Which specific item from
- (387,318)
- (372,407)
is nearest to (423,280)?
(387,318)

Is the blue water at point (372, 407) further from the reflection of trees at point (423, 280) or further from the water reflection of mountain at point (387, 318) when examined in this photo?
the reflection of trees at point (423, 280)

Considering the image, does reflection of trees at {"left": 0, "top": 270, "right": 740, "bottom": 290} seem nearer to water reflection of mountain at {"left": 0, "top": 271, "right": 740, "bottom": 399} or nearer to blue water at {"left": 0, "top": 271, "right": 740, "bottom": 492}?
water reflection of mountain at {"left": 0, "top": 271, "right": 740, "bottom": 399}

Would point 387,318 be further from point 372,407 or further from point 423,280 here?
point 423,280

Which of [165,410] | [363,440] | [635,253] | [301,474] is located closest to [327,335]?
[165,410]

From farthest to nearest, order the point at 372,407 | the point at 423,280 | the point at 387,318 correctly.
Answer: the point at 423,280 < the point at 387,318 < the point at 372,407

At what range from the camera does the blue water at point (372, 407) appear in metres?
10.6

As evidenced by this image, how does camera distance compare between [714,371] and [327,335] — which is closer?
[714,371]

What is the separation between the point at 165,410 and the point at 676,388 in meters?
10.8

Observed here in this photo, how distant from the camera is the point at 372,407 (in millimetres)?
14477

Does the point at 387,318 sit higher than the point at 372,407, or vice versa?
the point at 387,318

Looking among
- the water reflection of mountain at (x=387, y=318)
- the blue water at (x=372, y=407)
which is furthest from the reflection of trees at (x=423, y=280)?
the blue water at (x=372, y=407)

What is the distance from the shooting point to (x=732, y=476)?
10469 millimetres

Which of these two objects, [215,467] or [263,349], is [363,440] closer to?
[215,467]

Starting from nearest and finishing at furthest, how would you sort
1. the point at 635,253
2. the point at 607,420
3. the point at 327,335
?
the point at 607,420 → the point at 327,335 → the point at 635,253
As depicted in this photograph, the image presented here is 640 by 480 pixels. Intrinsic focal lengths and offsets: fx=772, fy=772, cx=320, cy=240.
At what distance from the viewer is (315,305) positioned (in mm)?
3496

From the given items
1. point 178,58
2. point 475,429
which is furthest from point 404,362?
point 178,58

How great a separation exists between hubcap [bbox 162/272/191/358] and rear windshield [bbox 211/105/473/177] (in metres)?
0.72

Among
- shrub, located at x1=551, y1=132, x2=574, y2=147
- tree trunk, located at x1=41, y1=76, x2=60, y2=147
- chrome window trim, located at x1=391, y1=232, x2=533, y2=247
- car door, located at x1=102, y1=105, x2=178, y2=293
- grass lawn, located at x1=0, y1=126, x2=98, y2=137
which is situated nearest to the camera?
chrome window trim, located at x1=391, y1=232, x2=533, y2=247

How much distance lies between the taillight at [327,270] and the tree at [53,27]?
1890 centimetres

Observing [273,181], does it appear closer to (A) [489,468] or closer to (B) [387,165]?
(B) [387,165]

▬▬▬▬▬▬▬▬▬▬

- **What the task asks**: Return all of the material above word for word, with every line in its original order and form.

- **Complete response**:
Which specific item from
- (387,318)
- (372,407)
is nearest to (423,280)?
(387,318)

Is the blue water at point (372, 407) further from the reflection of trees at point (423, 280) or further from the water reflection of mountain at point (387, 318) when examined in this photo?
the reflection of trees at point (423, 280)

Considering the image, does reflection of trees at {"left": 0, "top": 270, "right": 740, "bottom": 290} seem nearer to water reflection of mountain at {"left": 0, "top": 271, "right": 740, "bottom": 399} or nearer to blue water at {"left": 0, "top": 271, "right": 740, "bottom": 492}?
water reflection of mountain at {"left": 0, "top": 271, "right": 740, "bottom": 399}

Would point 387,318 be further from point 372,407 or further from point 423,280 here?
point 423,280

Which of [165,410] | [363,440] | [635,253] | [301,474] is located closest to [327,335]?
[165,410]

From farthest to nearest, order the point at 372,407 | the point at 423,280 | the point at 387,318 correctly.
Answer: the point at 423,280 < the point at 387,318 < the point at 372,407

At what range from the camera does the blue water at point (372, 407) appear in metres?
10.6

As evidenced by this image, how does camera distance compare between [714,371] and [327,335] — which is closer?
[714,371]

What is the separation between the point at 165,410 and the point at 676,388 in meters?
10.8

Observed here in this photo, how distant from the camera is the point at 372,407 (in millimetres)?
14477

Does the point at 387,318 sit higher than the point at 372,407, or vice versa?
the point at 387,318

Looking among
- the water reflection of mountain at (x=387, y=318)
- the blue water at (x=372, y=407)
which is furthest from the reflection of trees at (x=423, y=280)?
the blue water at (x=372, y=407)

What is the distance from the shooting point to (x=732, y=476)?
10469 millimetres

Which of these two objects, [215,467] or [263,349], is [363,440] closer to?
[215,467]

Starting from nearest and finishing at furthest, how would you sort
1. the point at 635,253
2. the point at 607,420
3. the point at 327,335
?
the point at 607,420 → the point at 327,335 → the point at 635,253
As depicted in this photograph, the image presented here is 640 by 480 pixels. Intrinsic focal lengths and offsets: fx=772, fy=772, cx=320, cy=240.
At what distance from the viewer is (315,305) positioned (in mm)?
3496

From the given items
1. point 178,58
2. point 475,429
which is furthest from point 404,362?
point 178,58

How great a separation exists between hubcap [bbox 162/272/191/358] and rear windshield [bbox 211/105/473/177] (in metres)?
0.72

Among
- shrub, located at x1=551, y1=132, x2=574, y2=147
- tree trunk, located at x1=41, y1=76, x2=60, y2=147
- chrome window trim, located at x1=391, y1=232, x2=533, y2=247
- car door, located at x1=102, y1=105, x2=178, y2=293
- grass lawn, located at x1=0, y1=126, x2=98, y2=137
which is situated nearest to the camera?
chrome window trim, located at x1=391, y1=232, x2=533, y2=247

How much distance lies between the taillight at [327,270] and the tree at [53,27]?
1890 centimetres

Observing [273,181], does it appear closer to (A) [489,468] or closer to (B) [387,165]?
(B) [387,165]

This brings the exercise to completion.